Figure 1. Filovirus genome, replication cycle and small molecules inhibitors.

A. Schematic of filovirus genome. The negative-sense RNA genome has seven transcriptional units that encode for the nucleoprotein, NP; viral protein 35, VP35; VP40; glycoprotein/soluble glycoprotein, GP/sGP (sGP is not encoded by Marburg virus); VP30; VP24; Large protein, L (viral polymerase). Note that sGP and ssGP is produced by members of the Ebolavirus genus, and predicted to be produced by LLOV. Genome schematic is not to scale. B. Schematic of the steps in the filovirus lifecycle. GP mediates attachment of the filovirus to the surface of the cell. The virus is then taken up by macropinocytosis.

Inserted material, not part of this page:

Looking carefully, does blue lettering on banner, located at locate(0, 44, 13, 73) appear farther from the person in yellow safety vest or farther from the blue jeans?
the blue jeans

Following acidification of the endosome, cathepsins B and L cleave GP, a requirement for its interaction with the host protein NPC1 that facilitates fusion of viral and endosomal membranes. Endosomal calcium channels, known as two-pore channels (TPCs), play a role in trafficking the virus particle to the site of membrane fusion. Following fusion, the ribonucleocapsid is released into the cytoplasm where 5’-capped, 3’polyadenylated mRNAs are transcribed for each viral gene and a copy of the full-length genomic RNA is produced, which acts as a template for synthesis of new negative-sense viral genomes. Transcription requires NP, VP35, VP30 and L, while replication does not need VP30. Viral proteins are translated from the viral mRNAs and new viral particles are formed at the cell surface. VP40 drives viral budding and is assisted by GP. Viral ribonucleoproteins containing genomic RNA, NP, VP35, VP30 and VP24 are incorporated into the budding particles. The steps in the filovirus lifecycle are potential targets for therapeutic intervention; small molecules that target these processes are noted on the schematic. Greater detail on the filovirus lifecycle and these small molecules can be found in the review.